For the children who are already affected, there is little anyone can do to help. “For acute malnutrition, we have a treatment and the child feels better,” Aburmishan said. But most of the research has shown that once a child has experienced stunting, there is no fixing the problem. The physical and cognitive effects are thought to be irreversible.
“The only cure is prevention,” Aburmishan said. That’s what humanitarian agencies are trying to do through food drops, vaccinations, community education programs on nutrition and support for breastfeeding mothers.
Alderman said it’s also been shown that stunted children can in some cases catch up – but, that’s hugely dependent on the existence of supports in place in schools and society that offer extra support to those students.
“There are studies that have followed Jamaican children for 25 years afterwards,” he said. “If they’re given a lot of resources, lots of time and stimulation they can catch up cognitively. But an economy that has been shattered doesn’t have the resources.” He said it might be feasible to take on these efforts for a handful of children, “but there’s no way that a country can get that type of resources to thousands or tens of thousands of children.”

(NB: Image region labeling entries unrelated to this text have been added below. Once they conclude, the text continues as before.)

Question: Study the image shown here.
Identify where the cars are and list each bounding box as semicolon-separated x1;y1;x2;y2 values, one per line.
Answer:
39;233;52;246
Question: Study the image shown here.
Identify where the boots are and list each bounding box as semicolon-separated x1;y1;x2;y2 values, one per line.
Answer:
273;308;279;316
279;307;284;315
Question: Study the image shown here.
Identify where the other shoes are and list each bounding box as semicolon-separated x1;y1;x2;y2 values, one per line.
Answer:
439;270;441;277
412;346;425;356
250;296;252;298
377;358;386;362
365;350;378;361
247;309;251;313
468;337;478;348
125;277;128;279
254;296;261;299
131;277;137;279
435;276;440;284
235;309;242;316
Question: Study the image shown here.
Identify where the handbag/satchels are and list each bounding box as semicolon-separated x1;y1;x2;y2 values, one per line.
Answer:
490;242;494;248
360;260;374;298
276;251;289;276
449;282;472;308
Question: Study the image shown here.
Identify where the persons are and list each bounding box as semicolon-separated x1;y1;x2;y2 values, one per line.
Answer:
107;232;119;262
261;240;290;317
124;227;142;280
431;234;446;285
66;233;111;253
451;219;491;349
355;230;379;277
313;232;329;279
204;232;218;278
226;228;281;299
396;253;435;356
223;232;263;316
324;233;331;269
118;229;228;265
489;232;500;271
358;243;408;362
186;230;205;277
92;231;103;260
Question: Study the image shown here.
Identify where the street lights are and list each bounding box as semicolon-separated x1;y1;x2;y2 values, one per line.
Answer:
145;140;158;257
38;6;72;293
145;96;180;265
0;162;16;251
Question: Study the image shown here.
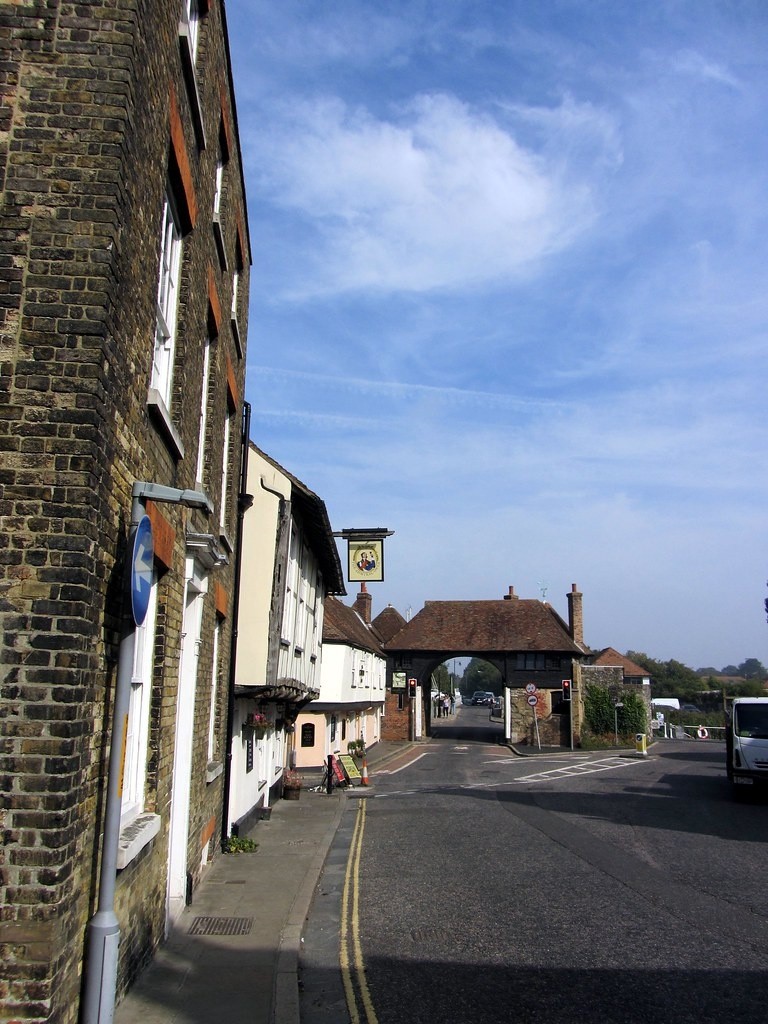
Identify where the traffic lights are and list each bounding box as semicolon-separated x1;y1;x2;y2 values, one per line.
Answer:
562;680;572;701
409;679;417;698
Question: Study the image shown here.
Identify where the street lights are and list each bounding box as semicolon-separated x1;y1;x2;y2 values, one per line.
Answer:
437;665;442;718
452;659;461;698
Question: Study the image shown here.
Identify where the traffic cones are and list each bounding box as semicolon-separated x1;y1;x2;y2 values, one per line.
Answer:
361;760;369;787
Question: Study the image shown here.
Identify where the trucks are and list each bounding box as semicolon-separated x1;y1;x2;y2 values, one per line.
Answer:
723;696;768;777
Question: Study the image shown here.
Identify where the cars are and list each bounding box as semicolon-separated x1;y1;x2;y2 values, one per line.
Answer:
486;691;495;704
472;691;488;706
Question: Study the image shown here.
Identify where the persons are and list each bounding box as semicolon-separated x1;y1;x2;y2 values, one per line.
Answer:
490;696;496;709
450;695;456;715
443;696;449;717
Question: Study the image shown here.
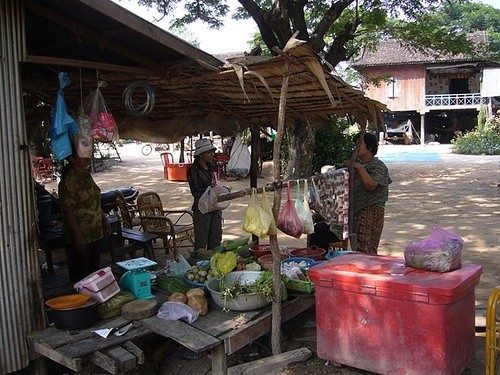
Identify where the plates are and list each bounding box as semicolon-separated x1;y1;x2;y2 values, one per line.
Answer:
46;294;91;308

There are some steps aid agencies can take, even in the midst of a conflict, to reduce the long-term impacts of malnutrition.
Mena Adalbert, nutrition coordinator for the International Rescue Committee in South Sudan, said one of the key preventative measures is to ensure children are not becoming even more malnourished due to disease or sanitary conditions. When children rely on dirty drinking water, diarrhea or other diseases can mean they gain even fewer nutrients from the little food they’re eating.

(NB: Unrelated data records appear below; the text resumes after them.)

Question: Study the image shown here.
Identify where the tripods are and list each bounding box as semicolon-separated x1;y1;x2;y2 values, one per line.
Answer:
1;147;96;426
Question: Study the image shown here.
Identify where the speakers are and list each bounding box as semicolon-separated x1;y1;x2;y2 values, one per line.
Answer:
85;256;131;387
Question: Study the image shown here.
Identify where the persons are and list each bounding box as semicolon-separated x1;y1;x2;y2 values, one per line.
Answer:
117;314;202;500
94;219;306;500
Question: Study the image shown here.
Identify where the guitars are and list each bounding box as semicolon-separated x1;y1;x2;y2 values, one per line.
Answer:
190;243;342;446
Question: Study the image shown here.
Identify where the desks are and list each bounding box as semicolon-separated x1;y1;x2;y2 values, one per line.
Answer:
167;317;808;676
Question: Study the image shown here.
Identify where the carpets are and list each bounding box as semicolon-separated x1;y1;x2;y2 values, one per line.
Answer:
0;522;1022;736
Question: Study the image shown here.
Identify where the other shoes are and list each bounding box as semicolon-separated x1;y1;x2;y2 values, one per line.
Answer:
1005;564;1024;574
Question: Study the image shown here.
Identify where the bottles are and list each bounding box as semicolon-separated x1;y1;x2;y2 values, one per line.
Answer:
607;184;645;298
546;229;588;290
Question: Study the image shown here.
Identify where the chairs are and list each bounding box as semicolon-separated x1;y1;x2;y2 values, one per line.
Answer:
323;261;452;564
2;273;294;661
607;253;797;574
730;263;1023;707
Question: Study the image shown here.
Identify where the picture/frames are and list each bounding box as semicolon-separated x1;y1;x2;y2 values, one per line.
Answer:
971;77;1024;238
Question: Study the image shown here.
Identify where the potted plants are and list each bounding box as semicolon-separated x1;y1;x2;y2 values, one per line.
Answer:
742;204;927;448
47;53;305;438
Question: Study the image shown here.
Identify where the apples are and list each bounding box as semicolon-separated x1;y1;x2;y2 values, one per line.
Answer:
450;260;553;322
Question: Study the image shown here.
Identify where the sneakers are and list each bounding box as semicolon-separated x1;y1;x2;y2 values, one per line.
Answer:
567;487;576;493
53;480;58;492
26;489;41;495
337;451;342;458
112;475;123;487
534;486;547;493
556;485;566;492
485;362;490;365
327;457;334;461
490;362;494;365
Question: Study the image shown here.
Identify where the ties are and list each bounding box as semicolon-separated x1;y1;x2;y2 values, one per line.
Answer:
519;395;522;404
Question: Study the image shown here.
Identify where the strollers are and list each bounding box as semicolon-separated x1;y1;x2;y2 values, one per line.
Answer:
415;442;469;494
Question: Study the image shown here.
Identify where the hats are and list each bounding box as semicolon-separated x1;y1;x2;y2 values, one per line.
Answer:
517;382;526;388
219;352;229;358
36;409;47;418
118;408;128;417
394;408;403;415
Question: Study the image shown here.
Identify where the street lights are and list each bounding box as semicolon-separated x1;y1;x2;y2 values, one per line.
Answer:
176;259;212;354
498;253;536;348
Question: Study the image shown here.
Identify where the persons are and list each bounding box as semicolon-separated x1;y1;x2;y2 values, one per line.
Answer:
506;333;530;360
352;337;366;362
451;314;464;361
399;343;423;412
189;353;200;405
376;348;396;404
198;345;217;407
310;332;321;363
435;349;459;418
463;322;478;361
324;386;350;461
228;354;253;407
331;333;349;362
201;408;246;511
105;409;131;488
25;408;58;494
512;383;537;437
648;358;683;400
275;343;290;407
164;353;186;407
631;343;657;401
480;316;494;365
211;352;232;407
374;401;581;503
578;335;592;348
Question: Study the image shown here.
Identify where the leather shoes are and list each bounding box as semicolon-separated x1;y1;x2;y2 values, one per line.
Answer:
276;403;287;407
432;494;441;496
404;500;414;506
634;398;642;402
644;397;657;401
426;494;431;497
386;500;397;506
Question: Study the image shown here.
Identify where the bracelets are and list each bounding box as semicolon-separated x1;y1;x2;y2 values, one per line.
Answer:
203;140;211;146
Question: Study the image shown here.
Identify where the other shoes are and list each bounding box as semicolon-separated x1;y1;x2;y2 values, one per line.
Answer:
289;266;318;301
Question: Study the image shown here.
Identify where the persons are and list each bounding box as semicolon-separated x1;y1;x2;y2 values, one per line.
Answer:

There’s also evidence that working with mothers to ensure they breastfeed their children – at least for the first six months – can reduce the likelihood a child will become chronically malnourished. Moran says programs educating mothers and providing them with support can improve the long-term situation. But only if aid agencies can access those mothers and if they have the funding to mount the programs.
These interventions are also crucial because stunting can become cyclical. Woman who are stunted due to chronic malnutrition are more likely to have children who will be stunted, “creating an intergenerational cycle of poverty and reduced human capital that is difficult to break,” according to a study on stunting in developing countries. This can be both because of genetics and socioeconomic circumstances: Not only are children of stunted mothers often born smaller, but they are often born into circumstances of poverty and deprivation, according to another study on childhood stunting.
Experts say what is most critical now is adequate funding for all these humanitarian programs and preventative measures, mixed with efforts to keep those who have experienced stunting from being left behind. But only about half of the money needed for South Sudan’s immediate humanitarian response plan has come through – and that does not even take into account the long-term development programming that might help a stunted child catch up.